4. Installing and Verifying NVIDIA Drivers

To use an NVIDIA GPU on Ubuntu, you must install the appropriate NVIDIA driver. Below are the steps for installing and verifying the driver.

Installing the Driver

First, install the recommended NVIDIA driver for your system using the following command:

sudo apt install nvidia-driver-510

Once the installation is complete, restart your system.

Verifying the Installation

After rebooting, check if the driver is installed correctly using the following command:

nvidia-smi

If the command displays the driver version and CUDA version, the installation was successful.

5. Verifying GPU Operation with TensorFlow

To confirm that the GPU is functioning correctly, you can use TensorFlow, a machine learning framework, for testing.

Installing Anaconda

First, install Anaconda to set up the environment.

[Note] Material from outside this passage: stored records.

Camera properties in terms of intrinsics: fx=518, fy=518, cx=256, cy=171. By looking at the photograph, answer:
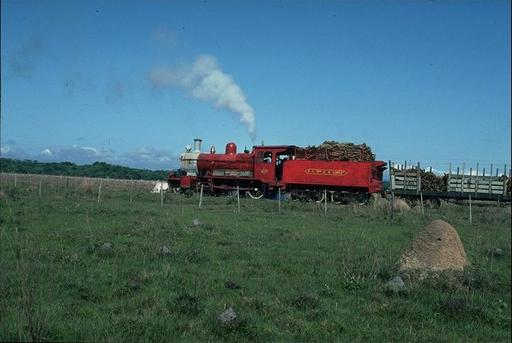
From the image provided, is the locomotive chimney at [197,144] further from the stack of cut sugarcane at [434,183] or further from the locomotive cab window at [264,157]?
the stack of cut sugarcane at [434,183]

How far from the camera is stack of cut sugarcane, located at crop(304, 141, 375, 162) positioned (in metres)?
33.8

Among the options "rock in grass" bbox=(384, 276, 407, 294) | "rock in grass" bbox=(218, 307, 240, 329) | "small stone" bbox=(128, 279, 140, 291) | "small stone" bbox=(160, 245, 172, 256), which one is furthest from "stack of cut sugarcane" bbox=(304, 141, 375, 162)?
"rock in grass" bbox=(218, 307, 240, 329)

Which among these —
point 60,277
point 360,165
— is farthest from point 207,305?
point 360,165

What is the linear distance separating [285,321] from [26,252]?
20.2 feet

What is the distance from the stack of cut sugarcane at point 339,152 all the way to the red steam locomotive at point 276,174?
19.2 inches

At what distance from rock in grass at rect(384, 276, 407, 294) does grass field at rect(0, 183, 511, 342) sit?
0.39 ft

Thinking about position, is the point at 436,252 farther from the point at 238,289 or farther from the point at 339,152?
the point at 339,152

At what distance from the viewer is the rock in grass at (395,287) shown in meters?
7.91

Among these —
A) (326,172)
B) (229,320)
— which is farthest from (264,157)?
(229,320)

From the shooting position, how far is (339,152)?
112ft

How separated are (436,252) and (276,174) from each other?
86.6ft

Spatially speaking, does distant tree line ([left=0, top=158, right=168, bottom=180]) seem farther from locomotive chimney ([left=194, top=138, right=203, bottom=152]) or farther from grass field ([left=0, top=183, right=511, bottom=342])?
grass field ([left=0, top=183, right=511, bottom=342])

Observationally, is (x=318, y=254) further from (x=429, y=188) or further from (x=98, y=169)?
(x=98, y=169)

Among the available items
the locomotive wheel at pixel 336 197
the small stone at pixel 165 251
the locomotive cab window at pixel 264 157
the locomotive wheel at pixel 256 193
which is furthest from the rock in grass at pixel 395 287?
the locomotive cab window at pixel 264 157
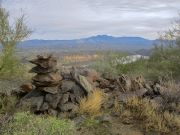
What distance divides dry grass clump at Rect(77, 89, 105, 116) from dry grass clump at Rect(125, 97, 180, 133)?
964 millimetres

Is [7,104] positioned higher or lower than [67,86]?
lower

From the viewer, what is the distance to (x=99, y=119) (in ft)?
44.3

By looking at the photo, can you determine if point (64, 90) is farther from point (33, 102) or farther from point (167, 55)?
point (167, 55)

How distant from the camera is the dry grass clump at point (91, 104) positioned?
13.8 m

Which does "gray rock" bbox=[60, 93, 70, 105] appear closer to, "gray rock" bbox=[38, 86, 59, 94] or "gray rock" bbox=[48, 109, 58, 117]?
"gray rock" bbox=[38, 86, 59, 94]

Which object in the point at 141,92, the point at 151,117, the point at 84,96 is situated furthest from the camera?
the point at 141,92

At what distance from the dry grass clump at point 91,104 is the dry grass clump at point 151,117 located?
0.96 m

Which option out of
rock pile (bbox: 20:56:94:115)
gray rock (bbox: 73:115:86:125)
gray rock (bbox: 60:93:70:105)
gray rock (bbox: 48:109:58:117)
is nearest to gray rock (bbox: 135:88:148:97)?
rock pile (bbox: 20:56:94:115)

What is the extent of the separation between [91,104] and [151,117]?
1820 mm

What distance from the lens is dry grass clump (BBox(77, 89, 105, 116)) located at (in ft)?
45.1

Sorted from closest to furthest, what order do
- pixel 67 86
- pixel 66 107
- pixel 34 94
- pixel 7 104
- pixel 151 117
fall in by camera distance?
pixel 151 117, pixel 66 107, pixel 7 104, pixel 34 94, pixel 67 86

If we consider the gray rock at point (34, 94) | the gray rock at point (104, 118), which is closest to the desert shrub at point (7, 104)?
the gray rock at point (34, 94)

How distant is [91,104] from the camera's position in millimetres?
13812

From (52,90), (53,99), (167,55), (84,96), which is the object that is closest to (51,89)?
(52,90)
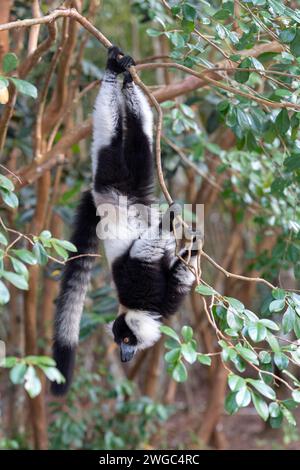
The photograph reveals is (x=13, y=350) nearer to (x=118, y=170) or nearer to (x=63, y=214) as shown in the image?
(x=63, y=214)

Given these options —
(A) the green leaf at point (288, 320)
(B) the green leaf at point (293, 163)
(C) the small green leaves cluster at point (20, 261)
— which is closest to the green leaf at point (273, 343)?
(A) the green leaf at point (288, 320)

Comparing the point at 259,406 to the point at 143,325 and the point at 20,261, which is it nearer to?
the point at 20,261

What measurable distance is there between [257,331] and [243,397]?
0.74ft

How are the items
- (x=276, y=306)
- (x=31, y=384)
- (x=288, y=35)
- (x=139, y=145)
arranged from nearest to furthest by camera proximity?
(x=31, y=384) → (x=276, y=306) → (x=288, y=35) → (x=139, y=145)

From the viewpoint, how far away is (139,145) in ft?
10.6

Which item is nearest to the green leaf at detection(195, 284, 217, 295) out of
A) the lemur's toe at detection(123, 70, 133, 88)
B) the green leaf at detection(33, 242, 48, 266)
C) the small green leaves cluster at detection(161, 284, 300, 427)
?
the small green leaves cluster at detection(161, 284, 300, 427)

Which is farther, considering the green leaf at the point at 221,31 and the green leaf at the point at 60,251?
the green leaf at the point at 221,31

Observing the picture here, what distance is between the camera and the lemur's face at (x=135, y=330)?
3186 millimetres

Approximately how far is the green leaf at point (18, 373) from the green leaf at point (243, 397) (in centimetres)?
64

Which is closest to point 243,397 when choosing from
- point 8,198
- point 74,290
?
point 8,198

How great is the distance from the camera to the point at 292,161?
2703 mm

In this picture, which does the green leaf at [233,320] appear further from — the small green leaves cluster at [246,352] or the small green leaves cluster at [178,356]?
the small green leaves cluster at [178,356]

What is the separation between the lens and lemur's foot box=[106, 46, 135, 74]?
288 cm
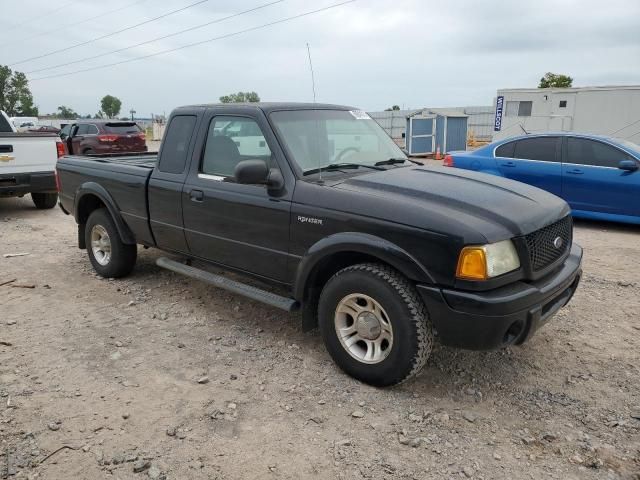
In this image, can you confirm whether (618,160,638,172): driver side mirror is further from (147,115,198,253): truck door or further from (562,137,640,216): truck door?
(147,115,198,253): truck door

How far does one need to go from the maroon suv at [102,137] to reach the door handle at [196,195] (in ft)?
45.5

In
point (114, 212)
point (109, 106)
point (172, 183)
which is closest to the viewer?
point (172, 183)

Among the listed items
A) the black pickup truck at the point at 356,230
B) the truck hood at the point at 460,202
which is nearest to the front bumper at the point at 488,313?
the black pickup truck at the point at 356,230

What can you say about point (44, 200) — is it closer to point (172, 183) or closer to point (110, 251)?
point (110, 251)

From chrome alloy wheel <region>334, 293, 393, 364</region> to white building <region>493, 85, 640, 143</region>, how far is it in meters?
14.6

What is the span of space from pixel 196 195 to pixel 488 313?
2563 millimetres

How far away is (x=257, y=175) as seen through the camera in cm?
351

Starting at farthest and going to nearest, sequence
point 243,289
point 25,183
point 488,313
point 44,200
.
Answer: point 44,200
point 25,183
point 243,289
point 488,313

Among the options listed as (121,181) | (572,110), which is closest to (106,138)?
(121,181)

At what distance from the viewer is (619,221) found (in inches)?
303

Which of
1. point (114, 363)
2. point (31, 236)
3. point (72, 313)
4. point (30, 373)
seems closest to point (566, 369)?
point (114, 363)

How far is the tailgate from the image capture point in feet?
27.8

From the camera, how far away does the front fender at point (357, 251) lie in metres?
3.02

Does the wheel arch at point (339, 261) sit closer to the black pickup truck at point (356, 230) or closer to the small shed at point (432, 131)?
the black pickup truck at point (356, 230)
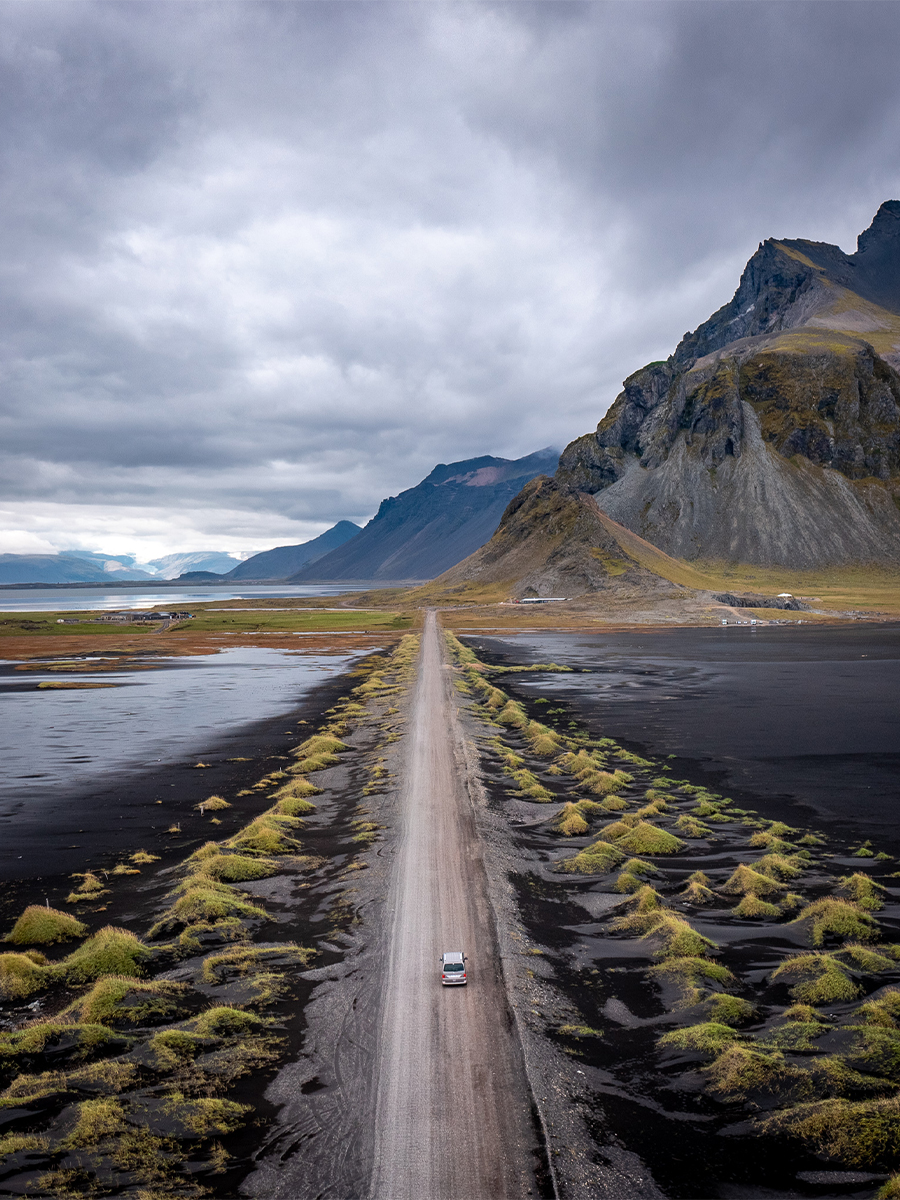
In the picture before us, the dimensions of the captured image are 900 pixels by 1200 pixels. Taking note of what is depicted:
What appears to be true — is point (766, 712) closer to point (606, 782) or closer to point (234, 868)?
point (606, 782)

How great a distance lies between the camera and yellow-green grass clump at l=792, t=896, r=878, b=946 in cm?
1905

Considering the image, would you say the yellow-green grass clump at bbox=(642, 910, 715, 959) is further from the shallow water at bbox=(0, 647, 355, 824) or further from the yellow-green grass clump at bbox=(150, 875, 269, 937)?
the shallow water at bbox=(0, 647, 355, 824)

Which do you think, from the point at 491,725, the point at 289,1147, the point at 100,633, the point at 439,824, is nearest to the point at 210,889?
the point at 439,824

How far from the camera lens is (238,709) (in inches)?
2333

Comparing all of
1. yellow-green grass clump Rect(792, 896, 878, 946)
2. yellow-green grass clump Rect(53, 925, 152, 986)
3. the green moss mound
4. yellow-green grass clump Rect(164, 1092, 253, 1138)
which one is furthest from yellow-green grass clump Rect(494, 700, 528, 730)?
yellow-green grass clump Rect(164, 1092, 253, 1138)

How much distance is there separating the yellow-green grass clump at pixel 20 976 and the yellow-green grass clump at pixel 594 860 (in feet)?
53.5

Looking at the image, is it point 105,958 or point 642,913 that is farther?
point 642,913

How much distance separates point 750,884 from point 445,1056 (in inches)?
516

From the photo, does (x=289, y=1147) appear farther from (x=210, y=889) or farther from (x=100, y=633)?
(x=100, y=633)

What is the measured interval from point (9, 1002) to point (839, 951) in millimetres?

bash ./Anaconda3-2022.05-Linux-x86_64.sh
conda update -n base conda
conda update anaconda
conda update -y --all
conda install tensorflow-gpu==2.4.1

Checking GPU Recognition with TensorFlow

Next, verify if TensorFlow recognizes the GPU by running the following command:

from tensorflow.python.client import device_lib
device_lib.list_local_devices()

If the GPU device appears in the list, TensorFlow has successfully detected the GPU.

6. Monitoring GPU Usage and Logging

Using nvidia-smi, you can monitor GPU usage in real time and log the data. This helps track GPU utilization over long periods and optimize performance.

Setting Up Regular Monitoring

To set up periodic monitoring, use the -l option in nvidia-smi to specify the update interval. You can also log the output to a file.

nvidia-smi --query-gpu=timestamp,name,utilization.gpu,utilization.memory,memory.used,memory.free --format=csv -l 1 -f /var/log/gpu.log

Programmatic Control with Python Bindings

nvidia-smi provides Python bindings (nvidia-ml-py), allowing you to retrieve GPU information programmatically. This enables customized monitoring and control.

7. Conclusion

nvidia-smi is a powerful tool for monitoring and managing NVIDIA GPU usage on Ubuntu. This article covered its basic usage, retrieving process information, installing drivers, and verifying GPU operation with TensorFlow. Utilize these methods to maximize GPU performance and optimize your system.